**Page text:**
────────────────
As of December 31, 2002, Devon was participating in the drilling of 76
gross (60.71 net) wells in the U.S., 49 gross (28.93 net) wells in Canada and 8
gross (0.89 net) wells internationally. Of these wells, through February 15,
2003, 51 gross (40.91 net) wells in the U.S. and 42 gross (25.07 net) wells in
Canada had been completed as productive. An additional 1 gross (.30 net) well in
the U.S., 1 gross (.50 net) well in Canada and 1 gross (0.50 net) well
internationally were dry holes. The remaining wells were still in process.

CUSTOMERS

Devon sells its gas production to a variety of customers including
pipelines, utilities, gas marketing firms, industrial users and local
distribution companies. Existing gathering systems and interstate and intrastate
pipelines are used to consummate gas sales and deliveries.

The principal customers for Devon's crude oil production are refiners,
remarketers and other companies, some of which have pipeline facilities near the
producing properties. In the event pipeline facilities are not conveniently
available, crude oil is trucked or barged to storage, refining or pipeline
facilities.

No purchaser accounted for over 10% of Devon's revenues in 2002.

OIL AND NATURAL GAS MARKETING

Oil Marketing. Devon's oil production is sold under both long-term (one
year or more) and short-term (less than one year) agreements at prices
negotiated with third parties

Natural Gas Marketing. Devon's gas production is also sold under both
long-term and short-term agreements at prices negotiated with third parties.
────────────────
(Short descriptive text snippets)
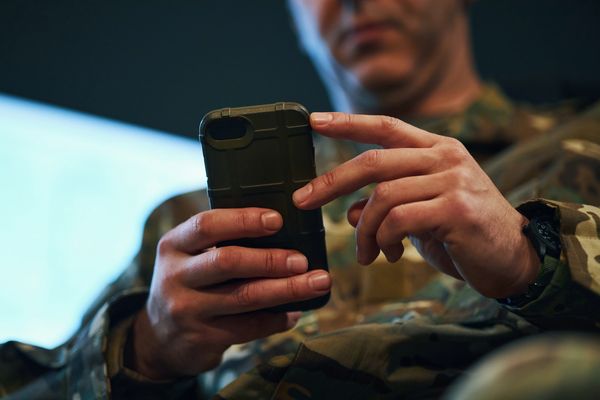 Soldier in uniform using a smartphone, supporting CFDay's defense and national security mission.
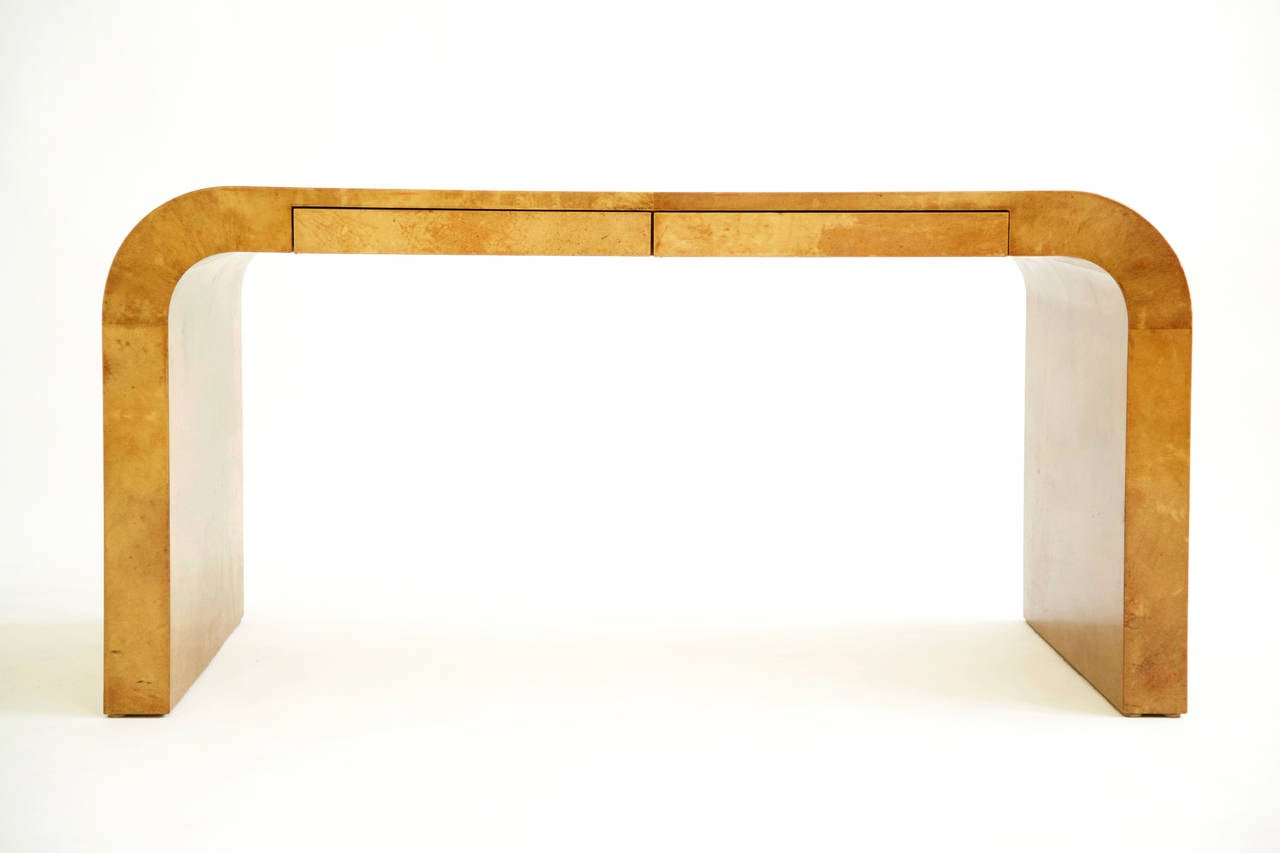 Springer for Springer L.T.D. goatskin covered desk or writing table.
Continuous water fall design with two pencil drawers.
[stamped 1984]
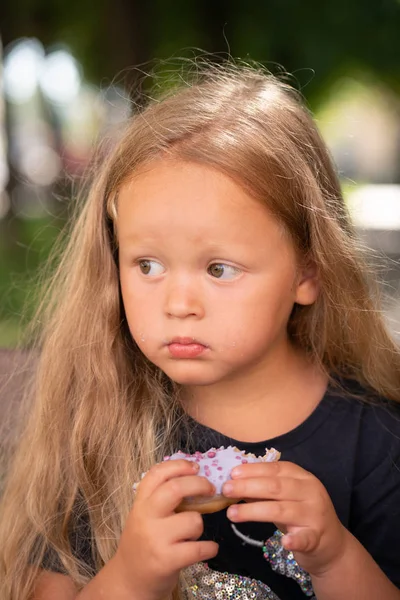 Vacker Söt Liten Flicka Sitter Stol Och Äta Lila Donut — Stockfoto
────────────────
**Complete the following:**
**1.** In the Devon excerpt, did any purchaser account for over 10% of Devon's revenues in 2002?
**2.** Which types of customers does the Devon excerpt name as buyers of Devon's gas production? List all of them.
**3.** Reproduce the Devon excerpt from "The principal customers" to "revenues in 2002.", inclusive.

**Answers for the tasks:**
**1.** No, no purchaser accounted for over 10% of Devon's revenues in 2002.

**2.**
- Pipelines
- Utilities
- Gas marketing firms
- Industrial users
- Local distribution companies

**3.**
The principal customers for Devon's crude oil production are refiners,
remarketers and other companies, some of which have pipeline facilities near the
producing properties. In the event pipeline facilities are not conveniently
available, crude oil is trucked or barged to storage, refining or pipeline
facilities.

No purchaser accounted for over 10% of Devon's revenues in 2002.